-- PROBLEM DETAILS --
Working from the material below, print the lines from the line holding "How far is the soccer" through its final line, inclusive, exactly and with nothing else; pictures are excluded.
[Start]
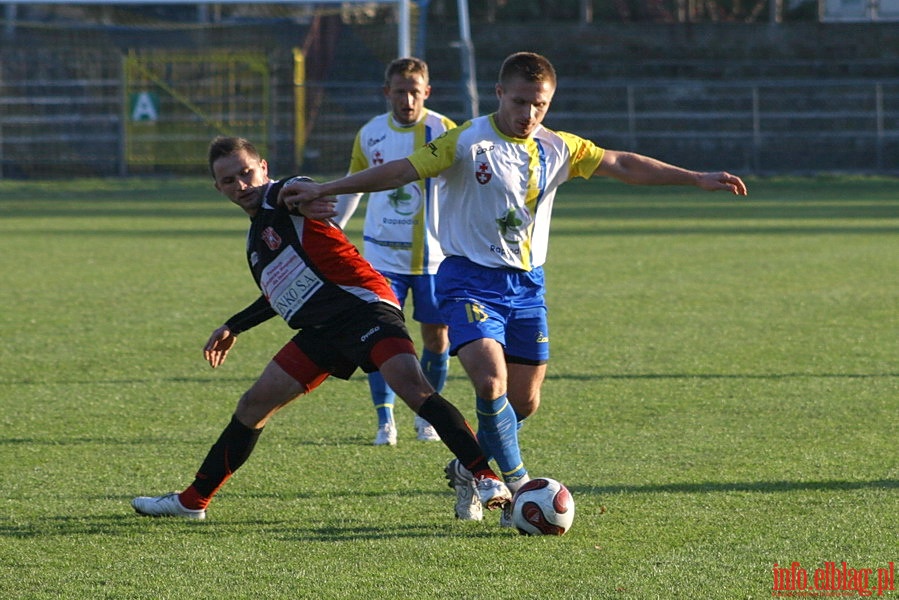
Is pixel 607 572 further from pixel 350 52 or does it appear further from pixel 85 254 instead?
pixel 350 52

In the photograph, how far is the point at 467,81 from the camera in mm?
24250

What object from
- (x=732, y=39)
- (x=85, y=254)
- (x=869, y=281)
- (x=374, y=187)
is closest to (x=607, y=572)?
(x=374, y=187)

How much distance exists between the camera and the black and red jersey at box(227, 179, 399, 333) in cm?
505

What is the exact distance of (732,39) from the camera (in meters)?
28.9

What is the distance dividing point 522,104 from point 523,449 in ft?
6.22

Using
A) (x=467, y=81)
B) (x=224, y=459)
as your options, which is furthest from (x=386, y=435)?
(x=467, y=81)

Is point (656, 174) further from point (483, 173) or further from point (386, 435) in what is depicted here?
point (386, 435)

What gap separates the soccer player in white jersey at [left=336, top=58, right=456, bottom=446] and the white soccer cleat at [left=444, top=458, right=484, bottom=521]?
1.66m

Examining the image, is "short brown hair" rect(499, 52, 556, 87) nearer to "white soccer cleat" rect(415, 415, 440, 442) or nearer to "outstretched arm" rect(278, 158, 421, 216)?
"outstretched arm" rect(278, 158, 421, 216)

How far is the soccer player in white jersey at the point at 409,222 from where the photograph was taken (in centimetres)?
686

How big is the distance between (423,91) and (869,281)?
732cm

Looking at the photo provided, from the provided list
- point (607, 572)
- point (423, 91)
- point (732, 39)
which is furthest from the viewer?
point (732, 39)

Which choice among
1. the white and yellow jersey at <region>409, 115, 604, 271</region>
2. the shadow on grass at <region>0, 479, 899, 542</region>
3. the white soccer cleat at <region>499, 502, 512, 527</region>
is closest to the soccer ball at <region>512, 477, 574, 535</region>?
the white soccer cleat at <region>499, 502, 512, 527</region>

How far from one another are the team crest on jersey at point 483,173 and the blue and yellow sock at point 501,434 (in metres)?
0.85
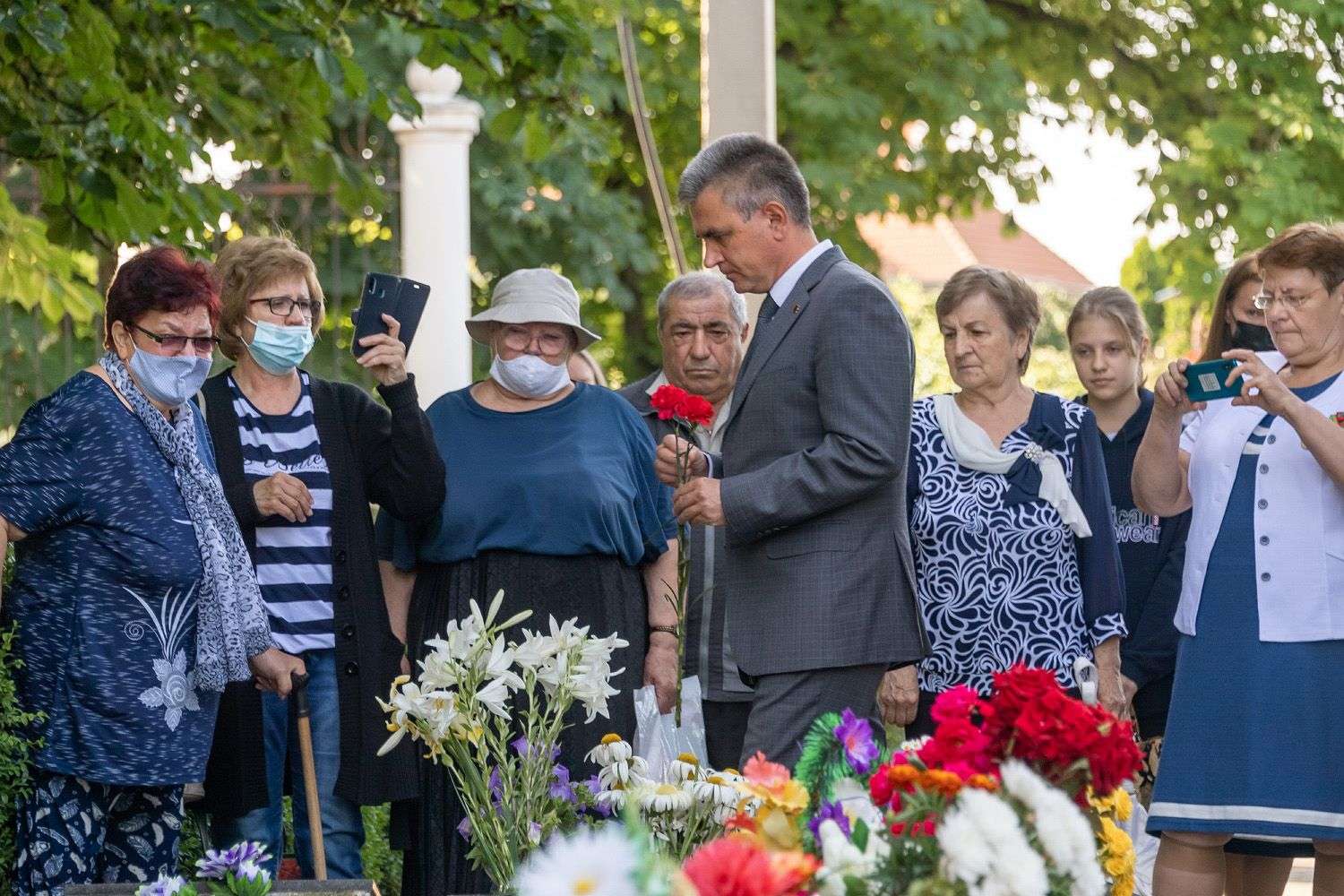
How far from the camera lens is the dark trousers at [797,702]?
[End]
-- TASK OUTPUT --
How far is the soccer player in white jersey at the point at 409,222 from where the photograph was taken (in centimetres)?
686

How big is the distance between (423,91) and (869,281)?
732cm

Looking at the photo provided, from the provided list
- point (607, 572)
- point (423, 91)
- point (732, 39)
which is furthest from the viewer?
point (732, 39)

Which choice among
1. the white and yellow jersey at <region>409, 115, 604, 271</region>
2. the shadow on grass at <region>0, 479, 899, 542</region>
3. the white soccer cleat at <region>499, 502, 512, 527</region>
is closest to the soccer ball at <region>512, 477, 574, 535</region>?
the white soccer cleat at <region>499, 502, 512, 527</region>

How far from one another are the team crest on jersey at point 483,173 and the blue and yellow sock at point 501,434 (in metres)?
0.85
How far from the camera lens is the dark trousers at [797,702]?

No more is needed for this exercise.